China was less than $500 million ahead of Mexico as the leading customer for U.S. food and ag exports as the fiscal year entered its final months, according to USDA data released Wednesday. The agricultural trade deficit, forecast to set a record this year, was already at $18.8 billion, with three months to go.
Exports to China totaled $22.8 billion through June, roughly three-quarters as much as at the same point last year. Shipments to Mexico of $22.3 billion were 5 percent more than a year earlier.
The USDA has forecast that Mexico — and Canada — will push China into third place among export markets this year. Food and ag shipments to Canada totaled $21.5 billion through June. Fiscal years begin each Oct. 1.
China, the largest customer in 2023, was buying markedly smaller amounts of U.S. soybeans and corn this year, said USDA analysts in May. The drop-off has continued into early August, according to USDA export sales data.
Meanwhile, the USDA has estimated that Mexico and Canada will buy record amounts of U.S. farm exports this year. Corn, soybeans, dairy products, and pork are the leading U.S. farm exports to Mexico.

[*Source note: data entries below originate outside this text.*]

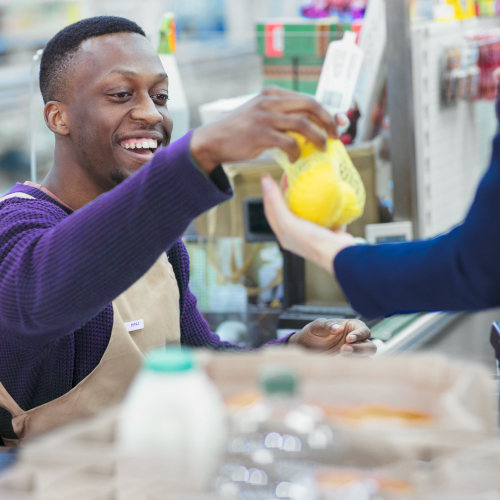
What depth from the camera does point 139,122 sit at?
1.64 metres

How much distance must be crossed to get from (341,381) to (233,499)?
289 millimetres

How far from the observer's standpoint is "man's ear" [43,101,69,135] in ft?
5.49

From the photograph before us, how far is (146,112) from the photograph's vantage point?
1629mm

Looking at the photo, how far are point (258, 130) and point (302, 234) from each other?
16 cm

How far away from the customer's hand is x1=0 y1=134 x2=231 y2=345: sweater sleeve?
72mm

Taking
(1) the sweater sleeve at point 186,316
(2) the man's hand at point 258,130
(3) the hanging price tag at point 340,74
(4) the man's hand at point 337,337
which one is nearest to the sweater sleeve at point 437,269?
(2) the man's hand at point 258,130

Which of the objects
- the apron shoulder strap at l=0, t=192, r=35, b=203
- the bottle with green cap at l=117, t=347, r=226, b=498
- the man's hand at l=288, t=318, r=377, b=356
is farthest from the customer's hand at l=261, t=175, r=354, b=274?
the apron shoulder strap at l=0, t=192, r=35, b=203

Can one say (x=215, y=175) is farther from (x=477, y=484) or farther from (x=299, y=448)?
(x=477, y=484)

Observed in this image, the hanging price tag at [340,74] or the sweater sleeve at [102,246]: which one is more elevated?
the hanging price tag at [340,74]

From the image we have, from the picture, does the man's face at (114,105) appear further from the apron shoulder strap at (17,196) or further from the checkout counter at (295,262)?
the checkout counter at (295,262)

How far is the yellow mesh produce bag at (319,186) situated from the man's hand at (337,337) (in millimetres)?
586

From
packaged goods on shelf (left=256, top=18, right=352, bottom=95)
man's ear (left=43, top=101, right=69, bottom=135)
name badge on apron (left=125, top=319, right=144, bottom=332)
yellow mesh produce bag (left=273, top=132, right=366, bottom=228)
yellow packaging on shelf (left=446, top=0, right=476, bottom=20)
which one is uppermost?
yellow packaging on shelf (left=446, top=0, right=476, bottom=20)

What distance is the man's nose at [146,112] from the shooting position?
1.62 m

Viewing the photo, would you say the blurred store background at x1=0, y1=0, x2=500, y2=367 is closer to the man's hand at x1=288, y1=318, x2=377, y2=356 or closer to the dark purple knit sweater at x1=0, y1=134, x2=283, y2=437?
the man's hand at x1=288, y1=318, x2=377, y2=356
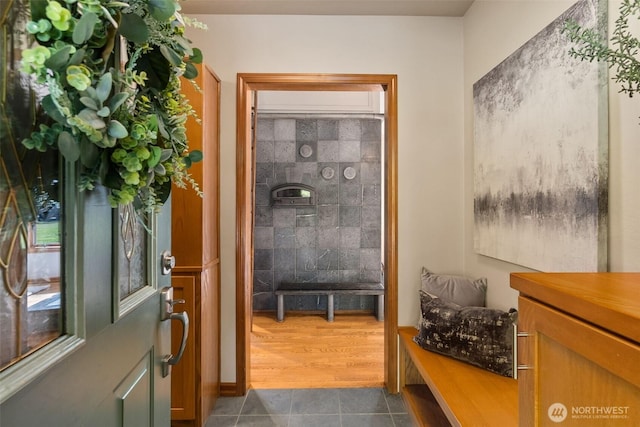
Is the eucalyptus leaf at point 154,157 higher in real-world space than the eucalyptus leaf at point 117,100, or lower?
lower

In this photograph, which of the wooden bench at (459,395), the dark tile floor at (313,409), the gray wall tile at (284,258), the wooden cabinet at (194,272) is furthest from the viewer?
the gray wall tile at (284,258)

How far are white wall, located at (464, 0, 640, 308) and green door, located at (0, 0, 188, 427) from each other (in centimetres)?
170

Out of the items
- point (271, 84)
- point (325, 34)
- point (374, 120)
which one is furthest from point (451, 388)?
point (374, 120)

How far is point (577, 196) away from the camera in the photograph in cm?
127

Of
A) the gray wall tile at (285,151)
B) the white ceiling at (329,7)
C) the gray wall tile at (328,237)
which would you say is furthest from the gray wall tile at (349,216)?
the white ceiling at (329,7)

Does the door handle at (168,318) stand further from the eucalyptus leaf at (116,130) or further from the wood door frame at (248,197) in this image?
the wood door frame at (248,197)

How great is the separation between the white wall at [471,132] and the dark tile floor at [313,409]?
102cm

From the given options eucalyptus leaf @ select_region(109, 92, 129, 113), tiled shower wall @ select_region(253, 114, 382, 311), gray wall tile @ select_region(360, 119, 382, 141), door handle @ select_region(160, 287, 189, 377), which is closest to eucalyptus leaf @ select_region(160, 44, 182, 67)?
eucalyptus leaf @ select_region(109, 92, 129, 113)

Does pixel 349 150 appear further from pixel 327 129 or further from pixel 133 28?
pixel 133 28

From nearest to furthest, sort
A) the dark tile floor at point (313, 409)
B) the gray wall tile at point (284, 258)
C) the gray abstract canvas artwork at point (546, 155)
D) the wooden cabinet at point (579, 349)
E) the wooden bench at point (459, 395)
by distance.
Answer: the wooden cabinet at point (579, 349)
the gray abstract canvas artwork at point (546, 155)
the wooden bench at point (459, 395)
the dark tile floor at point (313, 409)
the gray wall tile at point (284, 258)

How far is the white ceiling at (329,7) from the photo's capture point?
2.14 meters

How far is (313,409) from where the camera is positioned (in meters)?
2.04

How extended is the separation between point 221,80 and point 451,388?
2466mm

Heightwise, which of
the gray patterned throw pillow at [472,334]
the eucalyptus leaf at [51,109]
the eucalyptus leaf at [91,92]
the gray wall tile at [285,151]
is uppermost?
the gray wall tile at [285,151]
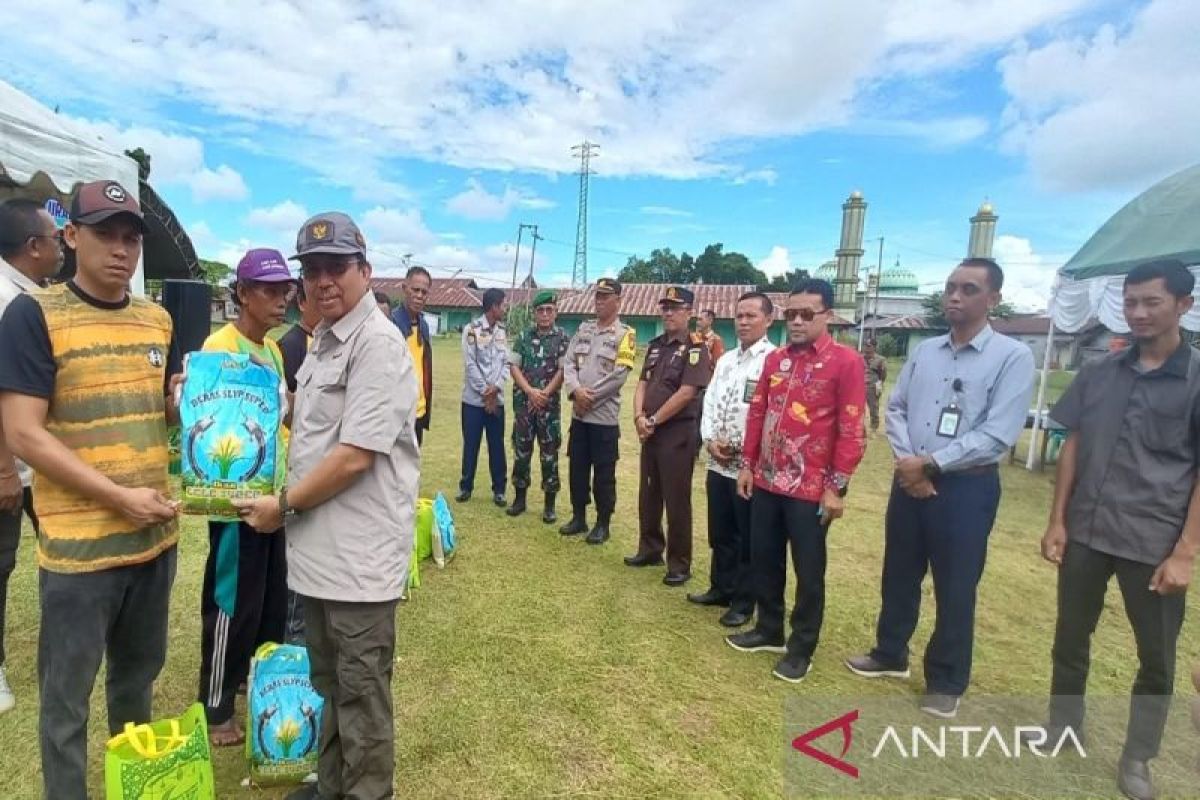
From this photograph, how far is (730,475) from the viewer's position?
3.98 m

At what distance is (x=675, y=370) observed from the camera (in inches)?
174

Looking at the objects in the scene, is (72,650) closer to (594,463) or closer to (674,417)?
(674,417)

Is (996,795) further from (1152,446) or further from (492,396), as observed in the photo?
(492,396)

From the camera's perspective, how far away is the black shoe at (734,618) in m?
3.89

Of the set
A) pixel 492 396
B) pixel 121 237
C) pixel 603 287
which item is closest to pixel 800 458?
pixel 603 287

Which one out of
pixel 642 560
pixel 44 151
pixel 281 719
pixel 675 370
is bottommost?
pixel 642 560

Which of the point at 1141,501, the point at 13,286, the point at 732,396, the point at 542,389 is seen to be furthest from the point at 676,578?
the point at 13,286

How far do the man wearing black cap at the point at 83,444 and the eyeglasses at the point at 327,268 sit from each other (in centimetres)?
54

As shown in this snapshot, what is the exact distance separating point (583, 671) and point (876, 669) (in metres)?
1.61

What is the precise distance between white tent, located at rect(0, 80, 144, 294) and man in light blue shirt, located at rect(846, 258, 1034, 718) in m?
4.74

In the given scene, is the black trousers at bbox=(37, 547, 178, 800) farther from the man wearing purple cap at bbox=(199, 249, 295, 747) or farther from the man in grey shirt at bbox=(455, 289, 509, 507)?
Result: the man in grey shirt at bbox=(455, 289, 509, 507)

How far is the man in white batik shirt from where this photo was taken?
12.8 ft

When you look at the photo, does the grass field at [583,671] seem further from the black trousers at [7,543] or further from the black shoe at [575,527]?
the black trousers at [7,543]

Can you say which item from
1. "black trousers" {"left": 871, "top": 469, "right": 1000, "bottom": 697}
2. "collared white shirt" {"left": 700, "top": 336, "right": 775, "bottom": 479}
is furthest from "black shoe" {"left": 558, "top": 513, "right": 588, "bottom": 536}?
"black trousers" {"left": 871, "top": 469, "right": 1000, "bottom": 697}
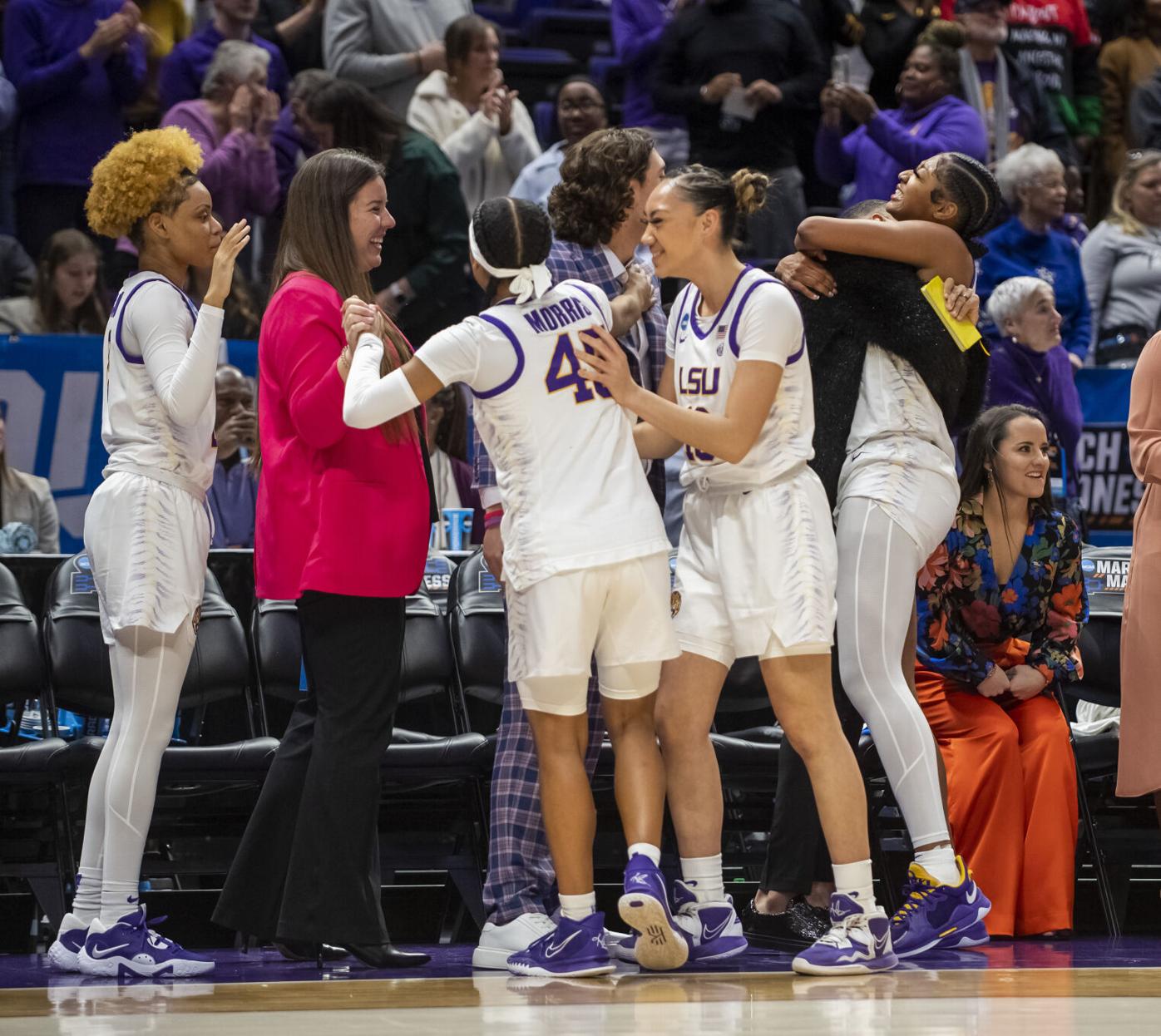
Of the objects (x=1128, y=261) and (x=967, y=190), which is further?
(x=1128, y=261)

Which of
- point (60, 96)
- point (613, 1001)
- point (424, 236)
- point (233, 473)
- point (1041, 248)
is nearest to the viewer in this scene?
point (613, 1001)

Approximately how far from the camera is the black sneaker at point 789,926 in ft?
14.4

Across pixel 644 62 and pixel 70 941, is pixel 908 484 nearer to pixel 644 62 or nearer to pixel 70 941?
pixel 70 941

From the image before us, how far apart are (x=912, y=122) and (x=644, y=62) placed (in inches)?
57.1

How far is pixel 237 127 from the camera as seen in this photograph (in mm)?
7918

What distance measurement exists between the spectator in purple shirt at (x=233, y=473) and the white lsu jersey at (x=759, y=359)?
300cm

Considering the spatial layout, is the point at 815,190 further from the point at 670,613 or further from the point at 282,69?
the point at 670,613

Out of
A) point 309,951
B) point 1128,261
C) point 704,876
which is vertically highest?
point 1128,261

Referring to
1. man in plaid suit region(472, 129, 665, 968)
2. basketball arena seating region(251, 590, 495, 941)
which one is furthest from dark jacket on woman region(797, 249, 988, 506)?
basketball arena seating region(251, 590, 495, 941)

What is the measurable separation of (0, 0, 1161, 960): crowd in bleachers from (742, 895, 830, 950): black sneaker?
2880mm

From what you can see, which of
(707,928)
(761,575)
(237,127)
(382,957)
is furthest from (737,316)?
(237,127)

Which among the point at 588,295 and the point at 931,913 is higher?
the point at 588,295

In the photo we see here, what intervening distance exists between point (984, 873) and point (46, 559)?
121 inches

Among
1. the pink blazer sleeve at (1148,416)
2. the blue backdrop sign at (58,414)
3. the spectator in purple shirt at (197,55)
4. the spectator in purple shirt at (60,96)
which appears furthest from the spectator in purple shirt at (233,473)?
the pink blazer sleeve at (1148,416)
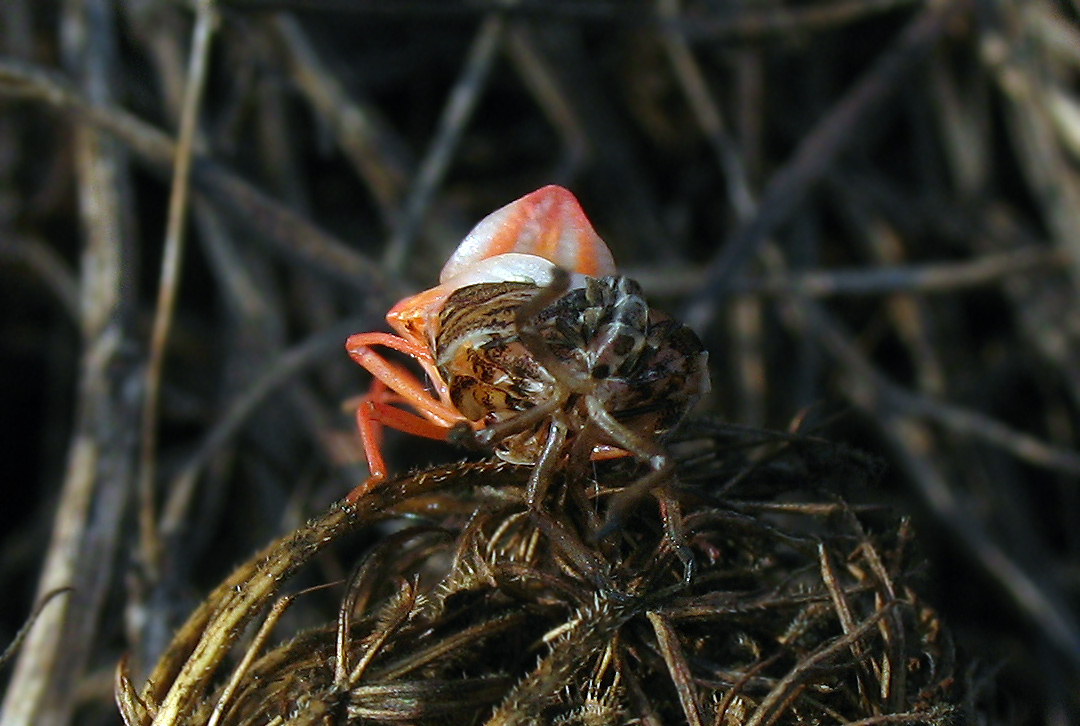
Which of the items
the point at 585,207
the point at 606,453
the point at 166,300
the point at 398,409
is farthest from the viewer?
the point at 585,207

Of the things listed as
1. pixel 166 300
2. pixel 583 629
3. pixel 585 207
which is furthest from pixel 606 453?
pixel 585 207

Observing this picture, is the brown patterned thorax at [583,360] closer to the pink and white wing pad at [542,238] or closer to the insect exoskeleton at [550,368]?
the insect exoskeleton at [550,368]

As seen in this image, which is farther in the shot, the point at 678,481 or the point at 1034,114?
the point at 1034,114

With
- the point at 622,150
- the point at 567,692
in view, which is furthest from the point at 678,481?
the point at 622,150

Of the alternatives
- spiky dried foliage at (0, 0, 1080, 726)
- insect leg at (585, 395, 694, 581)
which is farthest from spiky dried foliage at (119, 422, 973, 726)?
spiky dried foliage at (0, 0, 1080, 726)

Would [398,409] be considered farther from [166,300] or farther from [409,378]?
[166,300]

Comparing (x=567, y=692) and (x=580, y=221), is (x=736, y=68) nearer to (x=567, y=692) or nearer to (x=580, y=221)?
(x=580, y=221)

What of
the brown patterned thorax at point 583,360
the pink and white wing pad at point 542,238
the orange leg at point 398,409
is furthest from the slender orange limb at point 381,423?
the pink and white wing pad at point 542,238
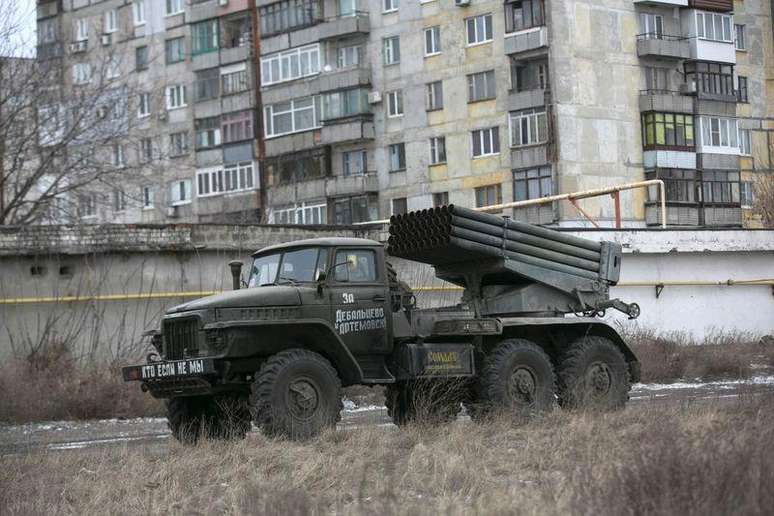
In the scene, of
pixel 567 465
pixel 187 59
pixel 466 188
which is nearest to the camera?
pixel 567 465

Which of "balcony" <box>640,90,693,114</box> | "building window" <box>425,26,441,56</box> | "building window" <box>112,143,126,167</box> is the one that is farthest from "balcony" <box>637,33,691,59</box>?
"building window" <box>112,143,126,167</box>

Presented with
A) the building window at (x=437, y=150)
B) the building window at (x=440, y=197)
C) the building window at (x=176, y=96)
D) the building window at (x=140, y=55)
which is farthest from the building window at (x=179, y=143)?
the building window at (x=440, y=197)

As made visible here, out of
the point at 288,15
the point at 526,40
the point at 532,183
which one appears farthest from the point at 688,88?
the point at 288,15

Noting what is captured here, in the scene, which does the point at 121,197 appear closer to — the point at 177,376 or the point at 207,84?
the point at 207,84

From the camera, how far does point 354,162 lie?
64500 mm

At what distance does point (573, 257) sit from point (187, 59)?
180ft

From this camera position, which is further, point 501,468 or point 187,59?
point 187,59

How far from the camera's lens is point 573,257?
19.9m

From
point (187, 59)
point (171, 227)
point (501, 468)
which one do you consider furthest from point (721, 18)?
point (501, 468)

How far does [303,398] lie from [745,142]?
50318 mm

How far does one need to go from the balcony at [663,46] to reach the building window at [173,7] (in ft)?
87.0

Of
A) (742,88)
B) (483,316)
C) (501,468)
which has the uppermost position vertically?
(742,88)

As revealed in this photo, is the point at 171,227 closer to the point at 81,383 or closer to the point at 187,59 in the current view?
the point at 81,383

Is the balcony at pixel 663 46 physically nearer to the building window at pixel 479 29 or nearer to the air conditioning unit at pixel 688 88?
the air conditioning unit at pixel 688 88
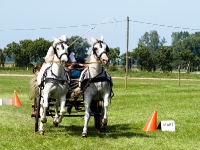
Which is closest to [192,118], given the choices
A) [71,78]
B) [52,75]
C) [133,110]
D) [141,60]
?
[133,110]

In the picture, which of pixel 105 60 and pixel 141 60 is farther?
pixel 141 60

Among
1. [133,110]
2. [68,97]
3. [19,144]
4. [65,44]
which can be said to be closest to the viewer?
[19,144]

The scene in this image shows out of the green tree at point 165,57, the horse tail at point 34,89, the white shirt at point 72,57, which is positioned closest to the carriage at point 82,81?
the white shirt at point 72,57

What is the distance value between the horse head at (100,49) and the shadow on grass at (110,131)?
2051 mm

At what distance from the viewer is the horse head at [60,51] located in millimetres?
11703

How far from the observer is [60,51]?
1180cm

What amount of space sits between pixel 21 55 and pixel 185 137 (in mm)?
78088

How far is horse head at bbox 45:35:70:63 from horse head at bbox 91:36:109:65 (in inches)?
25.8

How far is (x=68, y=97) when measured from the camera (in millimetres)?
13250

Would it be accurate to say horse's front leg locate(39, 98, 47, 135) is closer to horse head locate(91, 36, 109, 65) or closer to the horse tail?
the horse tail

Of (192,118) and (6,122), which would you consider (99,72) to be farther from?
(192,118)

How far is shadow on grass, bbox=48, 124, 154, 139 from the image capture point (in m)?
12.7

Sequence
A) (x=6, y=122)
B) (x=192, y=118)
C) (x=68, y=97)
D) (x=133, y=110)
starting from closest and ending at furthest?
(x=68, y=97) → (x=6, y=122) → (x=192, y=118) → (x=133, y=110)

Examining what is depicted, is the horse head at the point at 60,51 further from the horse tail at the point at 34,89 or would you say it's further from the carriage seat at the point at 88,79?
the horse tail at the point at 34,89
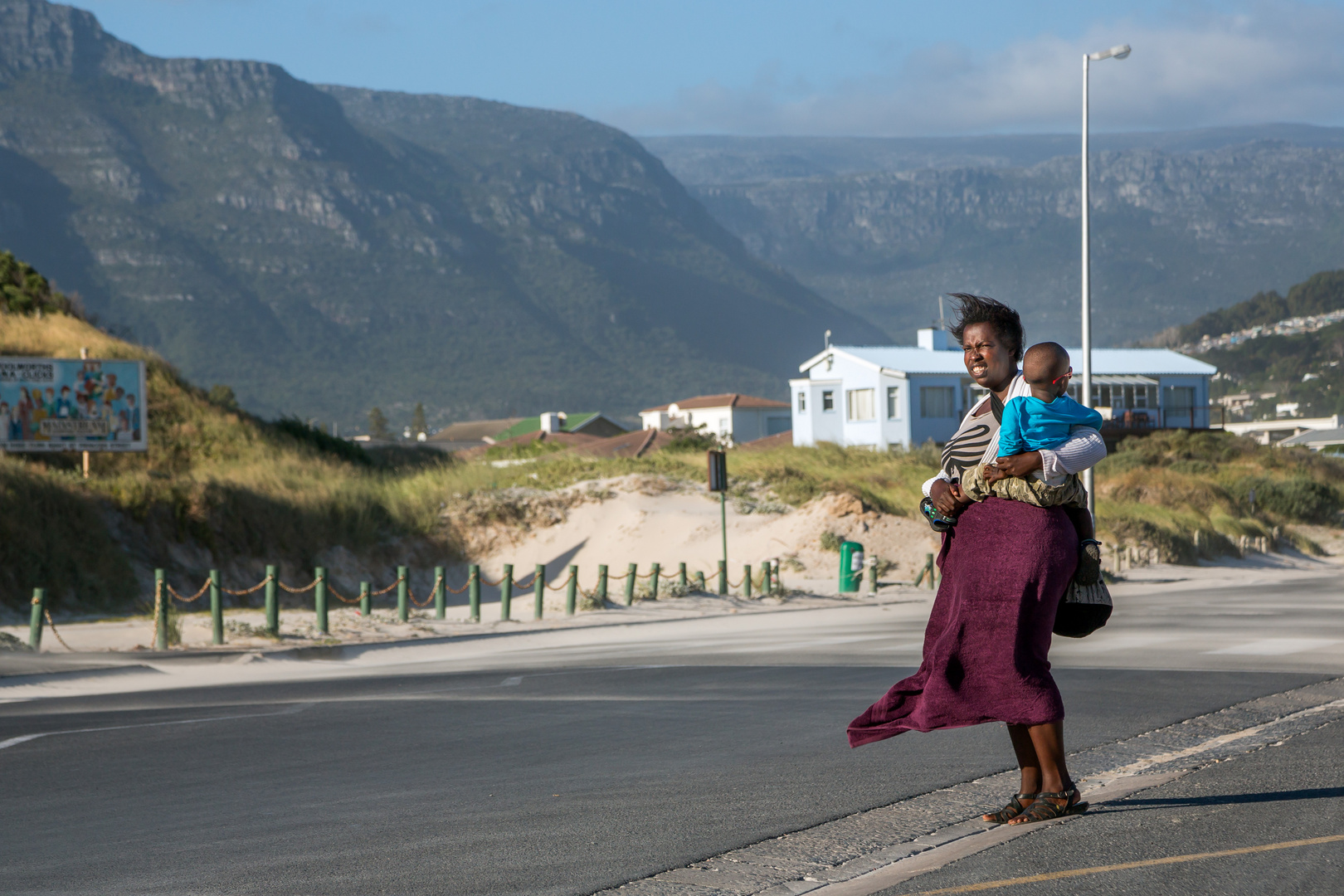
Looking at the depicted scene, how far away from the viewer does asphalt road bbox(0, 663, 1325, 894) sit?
5074 millimetres

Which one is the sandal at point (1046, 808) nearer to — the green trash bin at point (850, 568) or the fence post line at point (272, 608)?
the fence post line at point (272, 608)

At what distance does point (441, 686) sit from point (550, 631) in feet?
24.1

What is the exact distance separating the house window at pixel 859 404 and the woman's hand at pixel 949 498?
187 feet

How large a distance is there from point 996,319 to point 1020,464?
2.48ft

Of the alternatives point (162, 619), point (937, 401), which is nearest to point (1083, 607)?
point (162, 619)

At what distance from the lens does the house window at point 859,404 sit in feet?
203

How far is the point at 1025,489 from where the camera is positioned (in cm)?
492

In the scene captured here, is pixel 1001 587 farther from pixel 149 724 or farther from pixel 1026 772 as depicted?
pixel 149 724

The agricultural trade deficit was $17.2 billion in fiscal 2023, the largest ever. It was forecast to nearly double this year, to $32 billion. Exports are falling for the second year in a row due to the strong dollar and slow global economic growth. Imports are on the rise, driven by consumer demand for fresh fruits and vegetables, wine, beer, alcohol, coffee, cocoa, and sweeteners. USDA economists say the trade deficit will decline in the near term as the rest of the world catches up with the U.S. recovery from the pandemic.
The nine-month total for food and ag exports was $135.3 billion, and the import total was $154.1 billion.
The USDA is scheduled to update its estimate of agricultural trade this year and make its first forecast of trade in fiscal 2025 on Aug. 27.